> **LO QUE HARÁS**:
**a)** Enumera las frases entrecomilladas que comienzan con «Declaro» en el texto sobre las reuniones de oración convertidas en sesiones de declaración.
**b)** Prolonga el texto sobre las reuniones de oración convertidas en sesiones de declaración a partir del punto en que termina.

> **PASAJE CITADO**:
□ □ □ □
¿Por qué muchas reuniones de oración evangélicas se han convertido en sesiones de 'declaración'?
¿Declaras las cosas que no son como si fuesen, hermano? ¿Declaras la unción apostólica de los últimos tiempos sobre tu vida, hermana? ¿Declaras la bendición profética de lluvia tardía sobre tu familia, querido(a) lector(a)?
Si es así, te declaro que estás haciendo las cosas mal…
¡Pero ánimo! Yo también empecé así.
En vez de asistir a cultos de oración me vi involucrado en reuniones de declaración. Poco a poco iba aprendiendo el sagrado arte de la declaración y después de unas cuantas semanas estaba soltando las típicas frases que habrás oído cien mil veces: “Declaro Irlanda para Cristo”, “Declaro victoria”, “Declaro la presencia de Dios en este lugar”, “Declaro dos décadas de decadencia para Decathlon”, “Declaro que mi declaración sea declarado declaradamente…” y así por el estilo. Vamos, lo pasaba pipa declarando todo lo que me pasaba por la cabeza.
Bueno, lo pasé pipa hasta que comencé a analizar mi vida de oración a la luz de las Escrituras.
¿Dónde vemos en la Biblia que los adoradores se pusieron a declarar, a decretar y a atar durante el tiempo de la oración? Respuesta: ¡en ningún lado! La Biblia tiene más de 30.000 versículos y no encontramos ninguna oración con semejantes características.
La oración, según la Biblia, no es cuándo declaramos las cosas conforme a nuestra voluntad; sino cuando agradecemos a Dios por lo que Él ha hecho y le pedimos todas las cosas que Él desea que pidamos. El Catecismo mayor de Westminster ofrece una definición excelente de la oración: “La oración es el ofrecimiento de nuestros deseos a Dios, en el nombre de Cristo, y por la ayuda de su Espíritu; confesando nuestros pecados y reconociendo con gratitud sus beneficios”. ¡Sí, señor! ¡Así es! ¡Gloria a Dios!
¿Cómo es posible, entonces, que la oración se haya convertido en un tiempo de declaración?
□ □ □ □
> **DATOS GUARDADOS**:
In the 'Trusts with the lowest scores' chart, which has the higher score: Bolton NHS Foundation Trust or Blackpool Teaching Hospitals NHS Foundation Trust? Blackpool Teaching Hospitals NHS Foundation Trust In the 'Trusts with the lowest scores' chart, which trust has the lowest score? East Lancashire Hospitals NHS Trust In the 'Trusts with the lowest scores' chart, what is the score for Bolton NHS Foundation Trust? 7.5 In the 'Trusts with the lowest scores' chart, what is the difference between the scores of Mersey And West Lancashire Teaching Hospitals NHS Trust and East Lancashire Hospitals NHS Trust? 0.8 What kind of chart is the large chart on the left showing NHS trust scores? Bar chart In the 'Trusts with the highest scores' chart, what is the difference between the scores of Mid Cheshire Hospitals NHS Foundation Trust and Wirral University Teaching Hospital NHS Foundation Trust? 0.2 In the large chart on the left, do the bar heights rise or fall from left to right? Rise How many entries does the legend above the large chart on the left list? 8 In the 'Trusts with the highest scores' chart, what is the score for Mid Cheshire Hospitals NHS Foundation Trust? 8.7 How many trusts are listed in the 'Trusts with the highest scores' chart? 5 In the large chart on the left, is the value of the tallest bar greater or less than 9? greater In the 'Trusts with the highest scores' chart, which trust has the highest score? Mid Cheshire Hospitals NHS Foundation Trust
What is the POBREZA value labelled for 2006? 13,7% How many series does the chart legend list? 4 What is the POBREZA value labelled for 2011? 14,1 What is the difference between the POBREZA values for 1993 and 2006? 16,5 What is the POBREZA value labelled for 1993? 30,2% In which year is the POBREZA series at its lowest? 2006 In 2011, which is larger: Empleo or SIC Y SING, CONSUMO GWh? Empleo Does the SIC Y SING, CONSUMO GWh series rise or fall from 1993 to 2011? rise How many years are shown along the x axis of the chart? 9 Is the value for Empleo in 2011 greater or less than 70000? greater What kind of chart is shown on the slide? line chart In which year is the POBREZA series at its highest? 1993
□ □ □ □
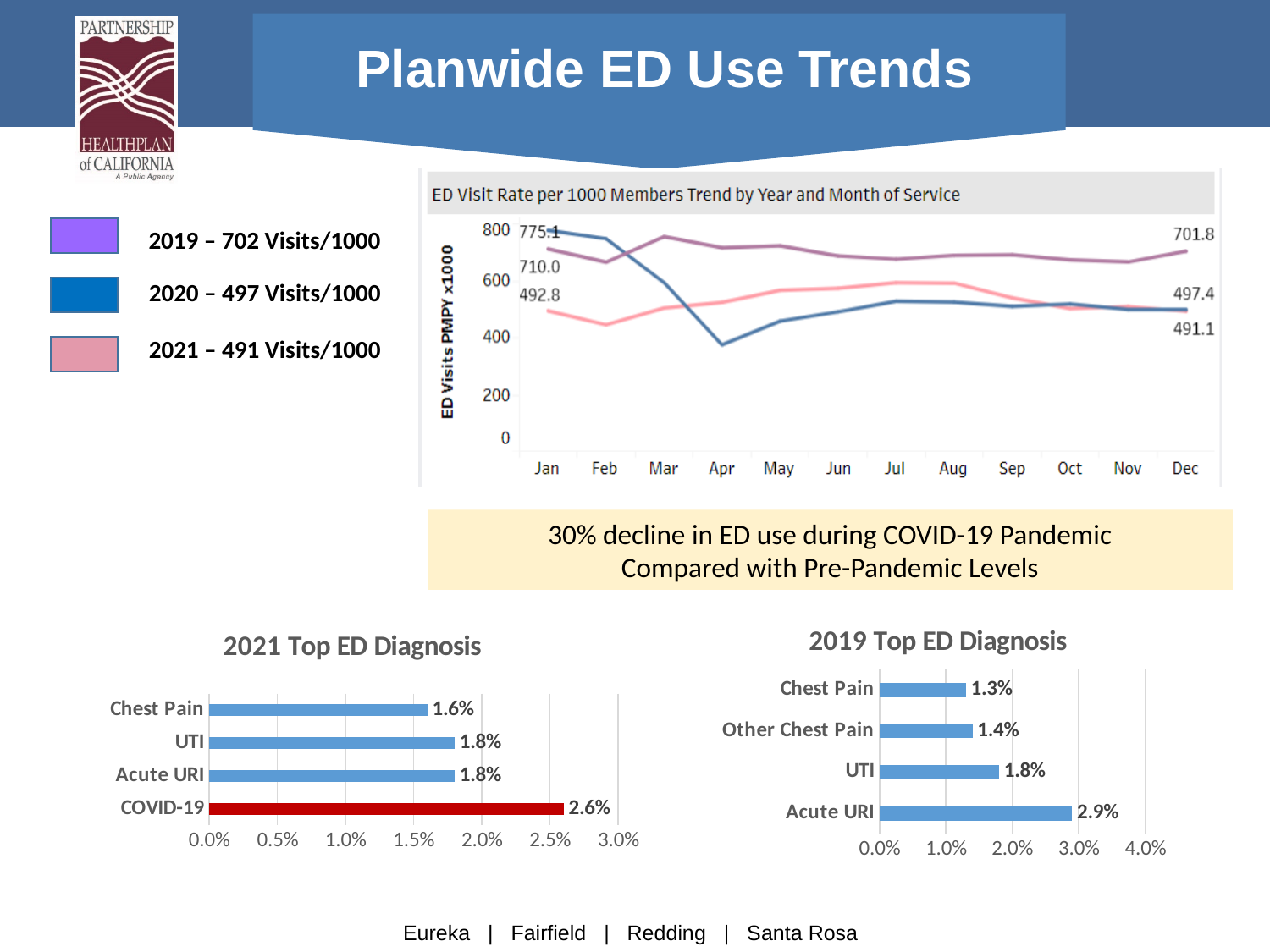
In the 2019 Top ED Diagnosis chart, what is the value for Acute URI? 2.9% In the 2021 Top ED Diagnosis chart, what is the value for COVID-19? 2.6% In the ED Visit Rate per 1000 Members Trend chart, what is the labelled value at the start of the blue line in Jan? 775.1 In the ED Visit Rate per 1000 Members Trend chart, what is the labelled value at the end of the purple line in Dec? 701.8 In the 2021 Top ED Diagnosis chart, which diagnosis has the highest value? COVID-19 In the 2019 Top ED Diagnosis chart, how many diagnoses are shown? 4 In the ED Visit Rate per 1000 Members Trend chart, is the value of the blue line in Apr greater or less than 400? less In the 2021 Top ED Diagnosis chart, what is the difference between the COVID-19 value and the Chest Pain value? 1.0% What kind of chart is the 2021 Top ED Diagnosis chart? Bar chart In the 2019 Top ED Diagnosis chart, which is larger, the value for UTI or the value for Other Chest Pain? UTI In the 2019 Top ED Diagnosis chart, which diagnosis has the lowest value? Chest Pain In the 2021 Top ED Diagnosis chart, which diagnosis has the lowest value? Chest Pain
□ □ □ □
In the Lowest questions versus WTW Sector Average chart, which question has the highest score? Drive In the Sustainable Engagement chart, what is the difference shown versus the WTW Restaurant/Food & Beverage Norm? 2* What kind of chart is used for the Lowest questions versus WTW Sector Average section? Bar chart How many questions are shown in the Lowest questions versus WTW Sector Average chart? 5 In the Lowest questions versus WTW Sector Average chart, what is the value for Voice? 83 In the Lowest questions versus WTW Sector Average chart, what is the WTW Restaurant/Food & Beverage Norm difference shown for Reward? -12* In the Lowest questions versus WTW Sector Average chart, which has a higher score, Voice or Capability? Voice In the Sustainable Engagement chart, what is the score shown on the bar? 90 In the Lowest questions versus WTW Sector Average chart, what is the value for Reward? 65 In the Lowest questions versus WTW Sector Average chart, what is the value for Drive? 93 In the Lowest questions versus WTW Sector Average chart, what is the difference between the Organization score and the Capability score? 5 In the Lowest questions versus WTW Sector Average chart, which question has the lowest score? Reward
□ □ □ □
> **TAREAS RESUELTAS**:
**a)**
- «Declaro Irlanda para Cristo»
- «Declaro victoria»
- «Declaro la presencia de Dios en este lugar»
- «Declaro dos décadas de decadencia para Decathlon»
- «Declaro que mi declaración sea declarado declaradamente…»

**b)**
Supongo que la primera razón tiene que ver con la pérdida de lo que nuestros antepasados protestantes llamaron “una aprehensión temerosa de la majestad de Dios”. El Dios de quién se predica en nuestros días es nuestro colega, un abuelo guay que quiere pasarlo bomba con nosotros. Es un osito de peluche cósmico.
Francamente nos hemos olvidado de que Dios es fuego consumidor, un Dios celoso, un varón de guerra. En el Antiguo Testamento cuando Nadab y Abiú ofrecieron fuego extraño en la presencia del Altísimo, Dios les fulminó al instante. Y en el Nuevo, cuando Ananías y Safira mintieron al Espíritu Santo, cayeron muertos ante la congregación. Hasta nuestro amado Salvador Jesús –a pesar de dirigirse a Dios como ‘Abba’- ofreció sus oraciones y súplicas con temor reverente (Hebreos 5:7).
¿Por qué menciono esto? Por dos razones. Primero, porque Jesús es nuestro modelo en todo –incluso en la oración. Segundo, porque Jesús nunca empleó la doctrina de la paternidad de Dios como un pretexto para dirigirse a Dios de manera light. ¡Ojalá muchos predicadores contemporáneos aprendiesen esta lección!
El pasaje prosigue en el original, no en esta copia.